Die mitgeteilten Briefe schrieb Waiblinger 1824, sie vergegenwärtigen die wilde, unvergorene Genialität des schon mit 26 Jahren hingerafften Dichters. S. Südd. Monatsh. I, 12.

O wie ist mir diesen Abend! meine Julie! wie ich die Treppen hinaufsprang und meines Zellers Türe öffnete, und die lange Gestalt auffuhr und wir uns die Hände drückten, wie er mir's so ansah, daß ich glücklich war, und ich nun in meine Tasche langte und ihm das Obst in die Hand preßte und rief: von ihr! von ihr! wie wir nun auf die Altane hinabgingen und Arm in Arm umher wandelten, und ich ihm erzählte, alles, alles erzählte, was ich in Worte fassen konnte, was Sie mir zu erzählen erlauben würden, und er das Unaussprechlich stumm mir aus dem Auge las und ich seine nervigte Hand an die flammende Wange drückte –! Julie!
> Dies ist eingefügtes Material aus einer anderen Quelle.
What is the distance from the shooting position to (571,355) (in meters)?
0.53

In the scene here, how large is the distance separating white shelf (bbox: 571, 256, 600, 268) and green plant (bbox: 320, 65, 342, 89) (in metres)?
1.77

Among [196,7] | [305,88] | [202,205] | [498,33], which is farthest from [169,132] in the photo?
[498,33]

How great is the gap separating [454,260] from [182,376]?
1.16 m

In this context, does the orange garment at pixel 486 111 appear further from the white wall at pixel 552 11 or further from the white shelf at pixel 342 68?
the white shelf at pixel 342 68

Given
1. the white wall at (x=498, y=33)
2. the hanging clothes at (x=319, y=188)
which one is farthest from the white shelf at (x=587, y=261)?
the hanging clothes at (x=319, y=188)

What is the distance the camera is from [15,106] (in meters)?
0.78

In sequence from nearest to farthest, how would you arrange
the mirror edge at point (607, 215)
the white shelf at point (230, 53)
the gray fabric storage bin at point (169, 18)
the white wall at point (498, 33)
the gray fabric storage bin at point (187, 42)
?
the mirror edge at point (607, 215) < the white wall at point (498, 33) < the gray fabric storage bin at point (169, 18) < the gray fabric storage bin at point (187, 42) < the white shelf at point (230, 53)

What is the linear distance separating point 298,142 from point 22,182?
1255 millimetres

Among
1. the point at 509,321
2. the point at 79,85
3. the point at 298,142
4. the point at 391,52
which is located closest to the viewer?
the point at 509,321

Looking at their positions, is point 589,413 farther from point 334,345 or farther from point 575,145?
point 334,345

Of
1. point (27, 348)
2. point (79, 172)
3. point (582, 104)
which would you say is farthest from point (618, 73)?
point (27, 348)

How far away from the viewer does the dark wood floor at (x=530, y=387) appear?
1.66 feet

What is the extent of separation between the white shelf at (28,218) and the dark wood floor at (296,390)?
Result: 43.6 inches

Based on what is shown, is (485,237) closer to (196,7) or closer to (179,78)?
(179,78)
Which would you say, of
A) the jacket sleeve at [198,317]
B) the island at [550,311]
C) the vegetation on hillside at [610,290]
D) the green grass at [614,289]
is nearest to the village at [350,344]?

Julie! und ich doch so ruhig war und so zufrieden, so ganz ohne Sehnsucht, so ganz befriedigt!

Und mit welcher Befreundung ich meinen acht Schüsselgenossen Suppe in die hergestreckten Teller schöpfte. Wie mir alles so nah ist, und so verwandt, und die ganze Natur wie ein unbegreiflich Instrument, auf dem ich die namenlose Ouvertüre zu meiner ewigen Seligkeit auf einem andern Sterne spiele. – Nein! ich schwärme nicht, ich bin ja so besonnen und so klar und kann mir Rechenschaft geben über alles, was über mir, in mir und außer mir vorgeht!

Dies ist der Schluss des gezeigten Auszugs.